O ministro da Administração Interna, Eduardo Cabrita, anunciou a sua demissão. Depois de meses de polémicas acumuladas, o governante informou ao final da tarde desta sexta-feira que entregou a sua carta de demissão ao primeiro-ministro para não prejudicar o Governo. Minutos depois de terminar a sua declaração, António Costa confirmou que aceitou o pedido de demissão do governante.

A declaração de Cabrita – sem direito a perguntas – surgiu horas depois de o Observador ter avançado que a 18 de Junho o carro do ministro circulava a 163km/h, tendo o Ministério Público deduzido acusação contra o motorista de Cabrita, agora acusado de homicídio por negligência. “Mais do que ninguém lamento essa trágica perda irreparável e a minha solidariedade vai para família da vítima. Desde então, foi com grande sacrifício pessoal que verifiquei com estupefacção o aproveitamento político que foi feito de uma tragédia pessoal”, disse Eduardo Cabrita, antes de confirmar a sua demissão.

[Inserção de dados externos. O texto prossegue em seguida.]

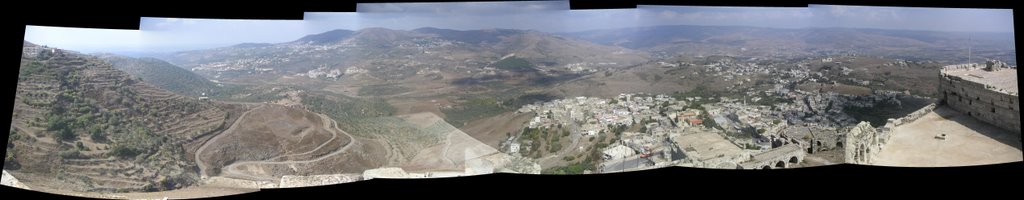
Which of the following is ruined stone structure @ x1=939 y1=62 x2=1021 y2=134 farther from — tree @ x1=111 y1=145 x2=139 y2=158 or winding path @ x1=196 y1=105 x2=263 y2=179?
tree @ x1=111 y1=145 x2=139 y2=158

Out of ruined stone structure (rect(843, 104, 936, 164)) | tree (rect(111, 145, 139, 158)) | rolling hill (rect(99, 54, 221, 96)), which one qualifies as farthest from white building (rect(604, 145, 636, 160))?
tree (rect(111, 145, 139, 158))

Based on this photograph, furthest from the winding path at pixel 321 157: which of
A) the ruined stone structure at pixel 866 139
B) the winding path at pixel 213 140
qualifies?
the ruined stone structure at pixel 866 139

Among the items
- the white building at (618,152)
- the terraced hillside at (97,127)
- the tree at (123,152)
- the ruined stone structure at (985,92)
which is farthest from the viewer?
the ruined stone structure at (985,92)

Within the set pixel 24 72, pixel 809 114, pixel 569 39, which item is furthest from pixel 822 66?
pixel 24 72

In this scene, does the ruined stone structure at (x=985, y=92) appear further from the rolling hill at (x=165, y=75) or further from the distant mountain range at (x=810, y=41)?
the rolling hill at (x=165, y=75)

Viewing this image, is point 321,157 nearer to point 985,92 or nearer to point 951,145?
point 951,145

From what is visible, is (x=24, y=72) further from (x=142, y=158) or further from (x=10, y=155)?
(x=142, y=158)
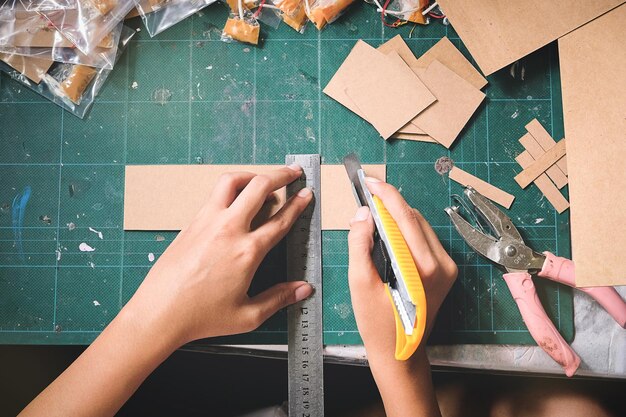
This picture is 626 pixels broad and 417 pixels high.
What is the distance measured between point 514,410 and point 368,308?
73 centimetres

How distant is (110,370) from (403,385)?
681mm

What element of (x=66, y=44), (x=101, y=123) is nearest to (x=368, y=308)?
(x=101, y=123)

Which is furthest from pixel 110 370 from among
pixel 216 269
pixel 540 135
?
pixel 540 135

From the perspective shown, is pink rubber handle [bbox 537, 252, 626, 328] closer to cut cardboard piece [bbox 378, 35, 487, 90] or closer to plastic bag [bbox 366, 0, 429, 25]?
cut cardboard piece [bbox 378, 35, 487, 90]

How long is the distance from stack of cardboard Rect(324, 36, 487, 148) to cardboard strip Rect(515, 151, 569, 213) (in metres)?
0.22

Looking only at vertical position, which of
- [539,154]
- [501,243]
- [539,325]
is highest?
[539,154]

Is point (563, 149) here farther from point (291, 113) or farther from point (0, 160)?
point (0, 160)

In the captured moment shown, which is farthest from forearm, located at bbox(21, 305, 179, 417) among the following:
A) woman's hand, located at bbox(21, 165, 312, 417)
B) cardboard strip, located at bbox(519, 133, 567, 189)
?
cardboard strip, located at bbox(519, 133, 567, 189)

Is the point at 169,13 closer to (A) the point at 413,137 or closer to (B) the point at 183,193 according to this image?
(B) the point at 183,193

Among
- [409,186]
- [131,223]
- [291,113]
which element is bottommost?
[131,223]

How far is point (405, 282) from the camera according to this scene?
35.5 inches

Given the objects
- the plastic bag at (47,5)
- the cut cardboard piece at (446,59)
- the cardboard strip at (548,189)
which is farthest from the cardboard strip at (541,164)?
the plastic bag at (47,5)

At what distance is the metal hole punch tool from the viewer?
1.23 meters

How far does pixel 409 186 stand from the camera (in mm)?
1326
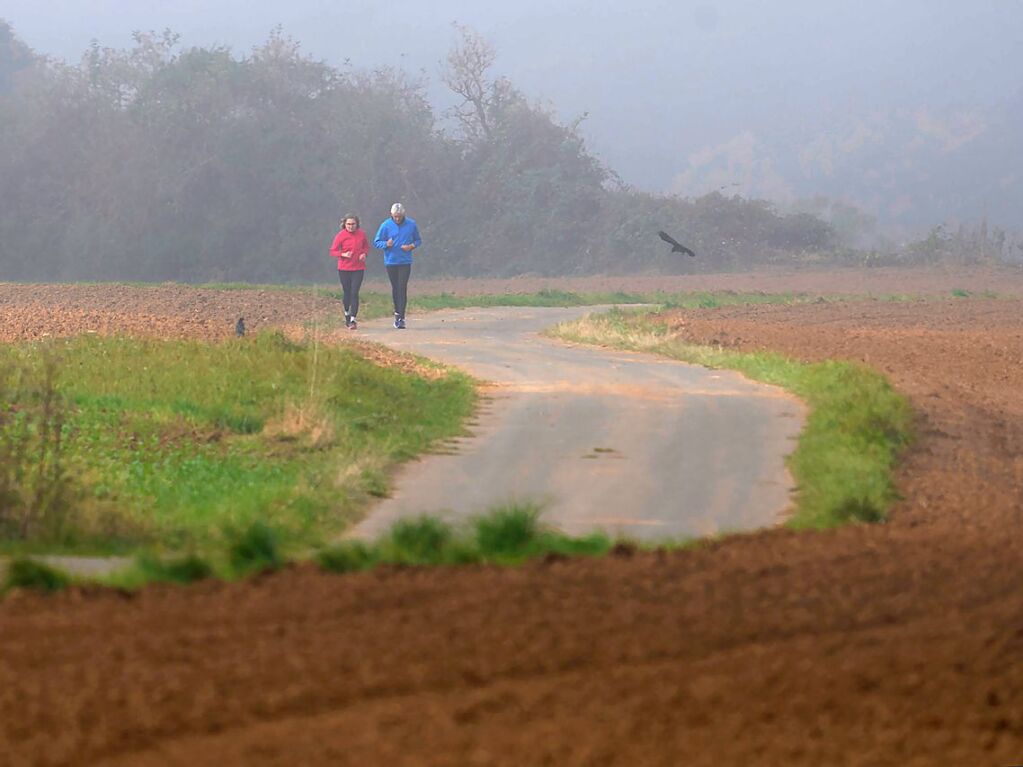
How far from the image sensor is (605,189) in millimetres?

Sobre o silêncio em relação ao caso o ministro defendeu-se: “Qualquer que fosse a resposta era lida como uma interferência, quanto ao ritmo do processo, quanto à sua substância.” E prosseguiu para dizer que uma das razões que o fizeram continuar a tutelar a pasta do Ministério da Administração Interna foi a situação pandémica que o país atravessou nos últimos meses. “Só a lealdade, o tempo e as circunstâncias que enfrentávamos há seis meses e a solidariedade do primeiro-ministro” o fizeram continuar na pasta, garantiu.

Agora, a cerca de um mês da campanha eleitoral para as eleições legislativas antecipadas, o ministro decidiu afastar-se para não contaminar a acção do executivo socialista. “Não posso permitir que este aproveitamento político absolutamente intolerável seja utilizado no actual quadro para penalizar a acção do Governo contra o senhor primeiro-ministro ou mesmo contra o PS. E por isso entendi solicitar hoje a exoneração das minhas funções de ministro da Administração Interna”, justificou.

O início da sua declaração arrancou com um balanço do seu mandato no ministério, que herdou em Outubro de 2017, em resultado da demissão de Constança Urbano de Sousa, após a tragédia dos incêndios florestais de 2017, e realçando a “sequência de quatro anos positivos” com “o menor número de incêndios da última década”, nos quais “só profissionais perderam a sua vida, nenhum civil”.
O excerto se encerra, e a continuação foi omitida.